Hemingway ou Cabrel?

Le premier est un écrivain américain mort, le second est un chanteur français vivant: et, que vous fréquentiez l’un ou l’autre durant ce qui vous reste de vacances avant de replonger dans le foot, vous n’aurez pas perdu votre temps de loisirs. Mais il est un truc que j’aimerais vous voir éviter durant vos vacances, surtout au cas où vous mettez le cap vers l’Espagne comme pas mal de people: SVP, si vous voulez me faire un petit plaisir, si je compte un tant soit peu pour vous, n’allez pas voir de corrida même par curiosité! La corrida est dégueulasse, même si Ernest (1) pense joliment l’inverse: c’est Francis (2) qui a raison, réécoutez sa chanson!

Je suis deux fois tombé (et tombé anéanti) sur une corrida en direct, cette année sur TVE. D’accord, c’est du sport. Le gars est souple, précis, concentré. Il développe une gestuelle dansante et sophistiquée, il a de la vista, du sang-froid, et des yeux dans le dos qui lui sont bien utiles. Et face à lui, vu que le taureau donne physiquement le meilleur de lui-même, c’est incontestable, il s’agit bien de compétition sportive. A partir de là, si l’on pouvait adhérer au principe que le taureau a une chance sur deux et la même envie de jouer, ça pourrait être très beau. D’ailleurs, le taureau est superbe quand il entre en scène, il ruisselle la puissance de partout, tandis que l’autre en face a l’air d’une espèce de tantouze déguisée pour faire peur au soleil. Mais le taureau n’en a rien à battre de se battre, y’a que le petit prétentieux en face qui a envie! Evidemment, il est hyper entraîné pour matcher des taureaux, alors que l’inverse est beaucoup moins vrai. Le gars est rembourré, le taureau est tout nu. Le gars fait sa star mais n’entre au jeu qu’au quatrième quart temps, tout frais tout dispos, quand le taureau a déjà été bien crevé et banderillé par d’autres, avec de grands sucres d’orge tristes qui lui pendouillent de l’échine et lui font pisser le sang…
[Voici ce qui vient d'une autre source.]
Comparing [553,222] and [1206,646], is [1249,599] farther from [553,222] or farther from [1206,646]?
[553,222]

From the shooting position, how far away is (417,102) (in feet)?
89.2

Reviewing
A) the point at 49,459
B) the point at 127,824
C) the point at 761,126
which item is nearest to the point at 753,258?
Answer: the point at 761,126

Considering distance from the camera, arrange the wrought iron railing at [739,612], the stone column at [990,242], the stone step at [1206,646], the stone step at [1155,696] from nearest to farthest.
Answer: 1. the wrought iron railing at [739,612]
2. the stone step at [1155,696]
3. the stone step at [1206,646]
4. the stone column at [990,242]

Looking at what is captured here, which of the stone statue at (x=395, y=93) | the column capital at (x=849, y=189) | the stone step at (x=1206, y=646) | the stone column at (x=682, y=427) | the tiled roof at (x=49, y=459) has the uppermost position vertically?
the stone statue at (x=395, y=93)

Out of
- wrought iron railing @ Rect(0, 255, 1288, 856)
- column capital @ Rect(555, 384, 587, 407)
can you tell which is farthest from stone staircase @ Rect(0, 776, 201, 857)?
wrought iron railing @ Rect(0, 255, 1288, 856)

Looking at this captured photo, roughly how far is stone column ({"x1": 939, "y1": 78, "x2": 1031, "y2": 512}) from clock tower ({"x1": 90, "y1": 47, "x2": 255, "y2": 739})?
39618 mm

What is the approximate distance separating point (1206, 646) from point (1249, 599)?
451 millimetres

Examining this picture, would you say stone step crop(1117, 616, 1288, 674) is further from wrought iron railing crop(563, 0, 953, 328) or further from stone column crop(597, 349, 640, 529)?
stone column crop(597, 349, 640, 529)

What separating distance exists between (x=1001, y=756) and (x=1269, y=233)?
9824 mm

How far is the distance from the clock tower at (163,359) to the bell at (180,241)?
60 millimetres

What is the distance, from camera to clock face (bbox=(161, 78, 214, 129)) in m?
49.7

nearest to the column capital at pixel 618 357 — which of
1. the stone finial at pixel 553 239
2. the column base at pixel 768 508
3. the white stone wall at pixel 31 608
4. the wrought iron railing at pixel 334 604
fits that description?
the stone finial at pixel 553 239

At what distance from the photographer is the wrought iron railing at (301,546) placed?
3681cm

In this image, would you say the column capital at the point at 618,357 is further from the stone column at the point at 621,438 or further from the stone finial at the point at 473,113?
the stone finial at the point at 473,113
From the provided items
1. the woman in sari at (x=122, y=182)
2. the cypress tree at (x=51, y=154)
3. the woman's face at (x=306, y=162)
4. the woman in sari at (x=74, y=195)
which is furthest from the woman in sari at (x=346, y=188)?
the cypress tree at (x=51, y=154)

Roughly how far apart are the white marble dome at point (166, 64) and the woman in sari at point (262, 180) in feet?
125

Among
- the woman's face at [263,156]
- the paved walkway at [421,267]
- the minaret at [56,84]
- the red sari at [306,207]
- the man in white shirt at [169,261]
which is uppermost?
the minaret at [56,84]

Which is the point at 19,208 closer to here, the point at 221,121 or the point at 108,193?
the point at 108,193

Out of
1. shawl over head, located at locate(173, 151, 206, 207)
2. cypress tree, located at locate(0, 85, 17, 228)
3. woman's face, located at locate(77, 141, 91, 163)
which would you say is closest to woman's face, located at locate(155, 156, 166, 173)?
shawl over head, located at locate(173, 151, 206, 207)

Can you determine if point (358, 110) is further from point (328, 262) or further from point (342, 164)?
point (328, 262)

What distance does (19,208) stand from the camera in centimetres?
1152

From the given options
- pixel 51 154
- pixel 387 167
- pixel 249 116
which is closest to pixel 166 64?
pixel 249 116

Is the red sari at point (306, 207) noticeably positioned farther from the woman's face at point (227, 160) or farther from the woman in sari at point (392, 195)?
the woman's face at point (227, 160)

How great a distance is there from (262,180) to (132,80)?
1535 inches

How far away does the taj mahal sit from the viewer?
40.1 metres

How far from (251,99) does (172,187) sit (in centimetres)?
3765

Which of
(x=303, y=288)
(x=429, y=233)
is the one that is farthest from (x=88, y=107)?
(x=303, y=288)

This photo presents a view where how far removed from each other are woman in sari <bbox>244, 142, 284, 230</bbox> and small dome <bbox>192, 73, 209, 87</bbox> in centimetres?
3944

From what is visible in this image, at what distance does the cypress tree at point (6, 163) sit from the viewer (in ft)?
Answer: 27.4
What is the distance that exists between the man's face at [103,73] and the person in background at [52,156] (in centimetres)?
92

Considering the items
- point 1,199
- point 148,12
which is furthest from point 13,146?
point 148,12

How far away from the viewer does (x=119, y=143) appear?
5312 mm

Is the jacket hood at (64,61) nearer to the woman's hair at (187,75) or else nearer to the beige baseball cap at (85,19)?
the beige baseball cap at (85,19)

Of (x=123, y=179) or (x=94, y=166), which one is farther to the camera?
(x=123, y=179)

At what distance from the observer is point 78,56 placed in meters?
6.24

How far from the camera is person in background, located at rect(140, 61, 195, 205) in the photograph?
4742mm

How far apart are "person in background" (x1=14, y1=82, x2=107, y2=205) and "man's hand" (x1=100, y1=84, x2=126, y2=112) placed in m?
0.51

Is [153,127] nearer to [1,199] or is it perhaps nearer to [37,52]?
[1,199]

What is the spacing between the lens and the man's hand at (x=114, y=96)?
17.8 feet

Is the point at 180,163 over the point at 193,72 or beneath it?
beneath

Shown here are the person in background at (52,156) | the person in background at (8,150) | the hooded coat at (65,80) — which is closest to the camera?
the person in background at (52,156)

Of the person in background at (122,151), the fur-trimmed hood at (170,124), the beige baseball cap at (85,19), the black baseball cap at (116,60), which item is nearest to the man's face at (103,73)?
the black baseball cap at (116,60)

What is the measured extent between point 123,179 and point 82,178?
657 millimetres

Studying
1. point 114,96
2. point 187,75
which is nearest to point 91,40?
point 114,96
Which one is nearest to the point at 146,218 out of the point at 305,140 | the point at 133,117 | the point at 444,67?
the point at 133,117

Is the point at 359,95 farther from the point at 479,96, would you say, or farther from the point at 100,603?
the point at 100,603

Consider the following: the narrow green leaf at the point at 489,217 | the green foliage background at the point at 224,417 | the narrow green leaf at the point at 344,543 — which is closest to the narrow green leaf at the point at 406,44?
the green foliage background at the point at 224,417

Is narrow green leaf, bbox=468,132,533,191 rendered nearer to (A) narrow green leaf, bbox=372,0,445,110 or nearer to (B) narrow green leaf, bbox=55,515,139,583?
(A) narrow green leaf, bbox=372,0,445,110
Durant les quelques pas de danse qu’esquisse le gars avec son paillasson rouge, tu voudrais admirer ses dribbles de danseur, mais tu as surtout pitié de l’animal blessé. Pour se ruer ainsi sans cesse sur le paillasson plutôt que sur le mec, tu te dis que le taureau doit être vachement crevé, ou drôlement limité du côté du Q.I.: tu voudrais prendre sa place pour planter tes cornes pan dans le mille… La mise à mort du taureau, c’est la mise à mort de ce qui te restait de foi naïve quant à la supériorité de l’être humain sur l’animal. Statistiquement, le suspense est minimalissime: y’a autant de chances de voir le mec embroché que de voir le Costa Rica remporter la Coupe du Monde. Si notre héros rate sa première tentative d’estocade et que le taureau lui court au cul, les sbires rappliquent illico pour faire diversion. Le héros finit donc par faire mouche avec son bout de fer, et l’arbitre siffle alors la fin des hostilités: restent sur le terrain un illuminé qui se prend pour Dieu, et un gros tas de viande inerte traîné par des chevaux. Tout le monde applaudit, tu repenses à l’animal beau comme la Création qui avait surgi dans l’arène un peu plus tôt, et tu en conclus comme Cabrel que le monde est un asile d’aliénés.

C’est mon petit coeur qui le dit: chasse, pêche, corrida, même combat! Je n’ai jamais pu saquer les sports où l’homme entendait se mesurer à l’animal: il peut arriver qu’on doive se mesurer, il n’est jamais reluisant qu’on y trouve du plaisir. C’est un peu comme si un mec prétendument normal trouvait rigolo plutôt que dégradant de se mesurer à un moins valide… Ah bon, Ben? Et la pêche aussi? Ouais. La seule différence est que tu vois moins à quel point tu emmerdes l’animal d’en face: d’ailleurs, Lynda Lemay (3), dont vous feriez bien aussi d’écouter les chansons, est d’accord avec moi…

(1) Ernest Hemingway, Le soleil se lève aussi, 1926.

(2) Francis Cabrel, La corrida (album Samedi soir sur la terre), 1994.

(3) Lynda Lemay, J’aime la pêche (album Les Lettres rouges)2002.